* **Your objective**
Search the material for lines containing the word "enzyme", and copy each one.

#### Recorded information

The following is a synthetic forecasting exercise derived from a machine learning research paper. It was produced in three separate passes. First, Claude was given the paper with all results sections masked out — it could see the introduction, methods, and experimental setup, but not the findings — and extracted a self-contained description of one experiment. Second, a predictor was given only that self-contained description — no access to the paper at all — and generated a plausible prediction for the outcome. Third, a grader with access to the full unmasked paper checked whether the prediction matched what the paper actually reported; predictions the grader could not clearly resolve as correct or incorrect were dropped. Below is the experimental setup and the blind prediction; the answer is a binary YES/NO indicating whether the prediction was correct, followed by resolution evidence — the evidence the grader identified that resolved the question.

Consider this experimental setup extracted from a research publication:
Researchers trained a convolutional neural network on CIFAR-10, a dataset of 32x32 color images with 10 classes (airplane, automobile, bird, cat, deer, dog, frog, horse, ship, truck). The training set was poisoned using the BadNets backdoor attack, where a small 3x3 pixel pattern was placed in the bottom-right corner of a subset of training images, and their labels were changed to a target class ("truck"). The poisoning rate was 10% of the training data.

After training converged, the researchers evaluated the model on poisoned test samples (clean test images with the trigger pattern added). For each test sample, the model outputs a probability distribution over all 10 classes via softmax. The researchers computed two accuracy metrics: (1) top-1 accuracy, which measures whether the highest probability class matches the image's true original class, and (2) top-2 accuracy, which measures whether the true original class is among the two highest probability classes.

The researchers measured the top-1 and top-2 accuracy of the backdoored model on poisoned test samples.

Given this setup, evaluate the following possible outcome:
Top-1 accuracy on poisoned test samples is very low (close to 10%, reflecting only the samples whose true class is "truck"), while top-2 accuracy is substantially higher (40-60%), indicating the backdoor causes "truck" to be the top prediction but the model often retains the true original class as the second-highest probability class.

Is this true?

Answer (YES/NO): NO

########
#### Recorded information

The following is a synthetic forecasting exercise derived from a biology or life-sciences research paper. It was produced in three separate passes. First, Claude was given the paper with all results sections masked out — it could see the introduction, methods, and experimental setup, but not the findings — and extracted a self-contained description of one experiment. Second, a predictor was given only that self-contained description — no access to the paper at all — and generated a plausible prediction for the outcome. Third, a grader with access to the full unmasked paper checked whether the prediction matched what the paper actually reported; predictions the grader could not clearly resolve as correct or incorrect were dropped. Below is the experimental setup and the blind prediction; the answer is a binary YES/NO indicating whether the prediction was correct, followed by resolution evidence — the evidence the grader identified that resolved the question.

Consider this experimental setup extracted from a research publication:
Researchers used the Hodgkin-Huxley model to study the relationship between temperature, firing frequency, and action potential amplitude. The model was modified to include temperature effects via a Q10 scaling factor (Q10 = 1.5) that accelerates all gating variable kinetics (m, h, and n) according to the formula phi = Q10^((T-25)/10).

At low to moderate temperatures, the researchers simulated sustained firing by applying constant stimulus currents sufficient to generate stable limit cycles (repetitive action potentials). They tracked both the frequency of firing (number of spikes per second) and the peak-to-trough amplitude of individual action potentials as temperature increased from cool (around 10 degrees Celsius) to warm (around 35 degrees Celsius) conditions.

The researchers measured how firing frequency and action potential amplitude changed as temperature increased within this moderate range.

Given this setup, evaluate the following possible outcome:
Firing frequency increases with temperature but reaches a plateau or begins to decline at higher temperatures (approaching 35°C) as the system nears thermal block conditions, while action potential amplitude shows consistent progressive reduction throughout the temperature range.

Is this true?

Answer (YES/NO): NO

########
#### Recorded information

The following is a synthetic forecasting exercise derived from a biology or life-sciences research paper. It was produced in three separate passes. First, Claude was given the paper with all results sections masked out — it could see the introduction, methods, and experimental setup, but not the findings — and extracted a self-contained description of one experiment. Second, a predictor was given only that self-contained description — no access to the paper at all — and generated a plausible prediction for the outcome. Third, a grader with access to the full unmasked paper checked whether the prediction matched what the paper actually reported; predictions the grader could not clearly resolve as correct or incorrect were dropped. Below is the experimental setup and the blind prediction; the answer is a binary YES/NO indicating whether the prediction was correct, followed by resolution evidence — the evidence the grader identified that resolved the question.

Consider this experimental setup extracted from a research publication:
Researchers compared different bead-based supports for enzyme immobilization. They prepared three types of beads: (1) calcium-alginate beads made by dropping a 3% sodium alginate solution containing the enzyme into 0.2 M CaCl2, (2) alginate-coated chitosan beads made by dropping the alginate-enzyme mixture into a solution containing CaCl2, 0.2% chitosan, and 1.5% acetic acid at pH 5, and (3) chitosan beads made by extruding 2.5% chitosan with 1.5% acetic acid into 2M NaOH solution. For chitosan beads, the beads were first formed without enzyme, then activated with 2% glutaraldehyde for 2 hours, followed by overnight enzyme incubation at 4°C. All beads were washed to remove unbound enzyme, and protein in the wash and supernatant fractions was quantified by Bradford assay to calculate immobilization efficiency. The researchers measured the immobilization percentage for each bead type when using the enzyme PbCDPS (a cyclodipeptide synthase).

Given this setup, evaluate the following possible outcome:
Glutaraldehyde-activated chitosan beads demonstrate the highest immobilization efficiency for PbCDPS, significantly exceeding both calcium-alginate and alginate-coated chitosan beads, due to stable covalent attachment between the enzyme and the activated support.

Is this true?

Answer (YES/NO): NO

########

* **Answer space**
Researchers compared different bead-based supports for enzyme immobilization. They prepared three types of beads: (1) calcium-alginate beads made by dropping a 3% sodium alginate solution containing the enzyme into 0.2 M CaCl2, (2) alginate-coated chitosan beads made by dropping the alginate-enzyme mixture into a solution containing CaCl2, 0.2% chitosan, and 1.5% acetic acid at pH 5, and (3) chitosan beads made by extruding 2.5% chitosan with 1.5% acetic acid into 2M NaOH solution. For chitosan beads, the beads were first formed without enzyme, then activated with 2% glutaraldehyde for 2 hours, followed by overnight enzyme incubation at 4°C. All beads were washed to remove unbound enzyme, and protein in the wash and supernatant fractions was quantified by Bradford assay to calculate immobilization efficiency. The researchers measured the immobilization percentage for each bead type when using the enzyme PbCDPS (a cyclodipeptide synthase).
Glutaraldehyde-activated chitosan beads demonstrate the highest immobilization efficiency for PbCDPS, significantly exceeding both calcium-alginate and alginate-coated chitosan beads, due to stable covalent attachment between the enzyme and the activated support.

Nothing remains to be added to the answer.